George Culver, I-Heart-Food, craft beer, culinary scene Hampton RoadsCulver’s sense of taste and flamboyant style—including his mythological mustache—have all attributed to his appeal to his fanatical food followers. Originally having a try with facial hair by growing a goatee that later went crooked, the handlebar stuck around when someone bought him a beer out of appreciate for the ’stache. “There’s a lot of great mustaches in the area, and I go to some of the Hampton Roads Beard and Mustache Society meetings, but I never compete because I think it would hurt my ego,” he humorously reveals. He credits Shelby for dressing him for 30 years, with a wardrobe of velvet jackets and bowties.

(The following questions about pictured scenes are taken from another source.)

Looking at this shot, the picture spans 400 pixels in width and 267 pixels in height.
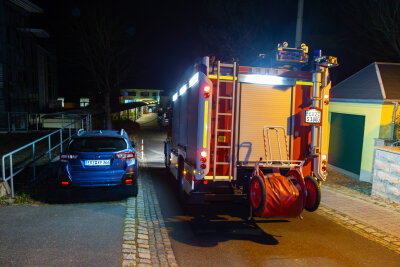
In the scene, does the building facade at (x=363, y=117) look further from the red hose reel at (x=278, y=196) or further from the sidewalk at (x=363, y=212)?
the red hose reel at (x=278, y=196)

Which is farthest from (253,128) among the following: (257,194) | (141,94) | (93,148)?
(141,94)

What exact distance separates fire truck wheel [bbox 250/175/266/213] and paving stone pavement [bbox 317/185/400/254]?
228 cm

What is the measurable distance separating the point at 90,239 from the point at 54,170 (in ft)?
18.6

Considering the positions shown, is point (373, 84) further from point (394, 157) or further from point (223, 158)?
point (223, 158)

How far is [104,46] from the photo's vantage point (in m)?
24.7

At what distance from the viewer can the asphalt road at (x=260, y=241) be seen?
4.84 meters

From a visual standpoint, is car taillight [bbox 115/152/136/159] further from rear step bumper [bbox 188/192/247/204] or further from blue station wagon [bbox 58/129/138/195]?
rear step bumper [bbox 188/192/247/204]

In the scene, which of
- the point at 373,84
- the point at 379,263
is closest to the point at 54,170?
the point at 379,263

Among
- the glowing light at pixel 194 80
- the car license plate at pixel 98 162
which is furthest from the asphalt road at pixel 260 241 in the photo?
the glowing light at pixel 194 80

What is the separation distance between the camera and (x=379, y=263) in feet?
15.9

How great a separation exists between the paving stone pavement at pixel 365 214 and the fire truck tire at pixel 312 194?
121 cm

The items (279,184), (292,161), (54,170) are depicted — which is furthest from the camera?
(54,170)

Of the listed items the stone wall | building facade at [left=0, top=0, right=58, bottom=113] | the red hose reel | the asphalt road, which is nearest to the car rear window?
the asphalt road

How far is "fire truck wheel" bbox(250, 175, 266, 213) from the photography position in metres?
5.36
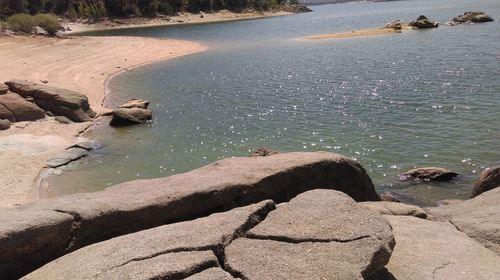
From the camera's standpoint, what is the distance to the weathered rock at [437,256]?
7086 mm

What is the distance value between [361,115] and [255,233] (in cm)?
1689

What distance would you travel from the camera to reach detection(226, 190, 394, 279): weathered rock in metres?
5.99

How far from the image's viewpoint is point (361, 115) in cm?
2298

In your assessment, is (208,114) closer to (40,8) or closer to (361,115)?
(361,115)

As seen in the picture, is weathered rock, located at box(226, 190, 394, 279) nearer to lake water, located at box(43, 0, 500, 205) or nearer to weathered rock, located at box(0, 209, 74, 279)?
weathered rock, located at box(0, 209, 74, 279)

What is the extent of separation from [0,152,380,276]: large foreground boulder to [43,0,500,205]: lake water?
15.8 feet

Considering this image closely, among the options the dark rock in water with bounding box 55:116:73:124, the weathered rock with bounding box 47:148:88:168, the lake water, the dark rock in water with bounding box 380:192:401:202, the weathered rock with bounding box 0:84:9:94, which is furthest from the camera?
the weathered rock with bounding box 0:84:9:94

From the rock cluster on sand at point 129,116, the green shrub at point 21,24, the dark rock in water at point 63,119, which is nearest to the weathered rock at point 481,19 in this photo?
the rock cluster on sand at point 129,116

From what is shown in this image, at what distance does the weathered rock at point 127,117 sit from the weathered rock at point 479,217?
1692 cm

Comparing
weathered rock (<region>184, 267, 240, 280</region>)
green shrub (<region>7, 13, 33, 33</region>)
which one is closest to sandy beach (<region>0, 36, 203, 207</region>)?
green shrub (<region>7, 13, 33, 33</region>)

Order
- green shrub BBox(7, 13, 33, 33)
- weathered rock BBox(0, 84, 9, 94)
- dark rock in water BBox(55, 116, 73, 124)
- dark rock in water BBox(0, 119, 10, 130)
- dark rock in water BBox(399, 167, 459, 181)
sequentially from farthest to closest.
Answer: green shrub BBox(7, 13, 33, 33)
weathered rock BBox(0, 84, 9, 94)
dark rock in water BBox(55, 116, 73, 124)
dark rock in water BBox(0, 119, 10, 130)
dark rock in water BBox(399, 167, 459, 181)

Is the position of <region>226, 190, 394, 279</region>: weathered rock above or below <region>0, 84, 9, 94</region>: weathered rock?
above

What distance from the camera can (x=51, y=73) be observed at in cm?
3644

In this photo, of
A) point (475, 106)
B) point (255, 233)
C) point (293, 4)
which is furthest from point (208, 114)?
point (293, 4)
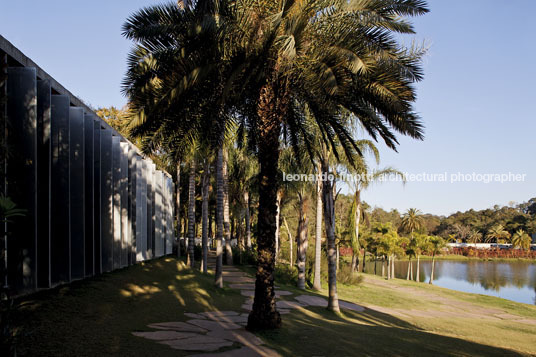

Culver takes an approach with his work on I-Heart-Food to ensure he has his own voice, always mindful of having fun, whether he’s circulating around a bar, poking his head into the kitchen or shooting the breeze with patrons. “I enjoy really candid shots,” he explains. “I like to capture the mood and how people would see it if they were actually sitting there.”

Understanding that living in Coastal Virginia has helped shape his work, he has a certain respect for restaurateurs, esteemed chefs and craft brewers. “You have other sites that do plenty of complaining and sharpshooting, and I don’t want to be one of those people.” In a digital age rife with confrontational, negative reviews of food, Culver avoids the skepticism and maintains a genuine outlook. “I’m very humbled, and I appreciate the fact that I’m welcome into a lot of restaurants and breweries in the area. I’ve gotten to see the scene grow from infancy.”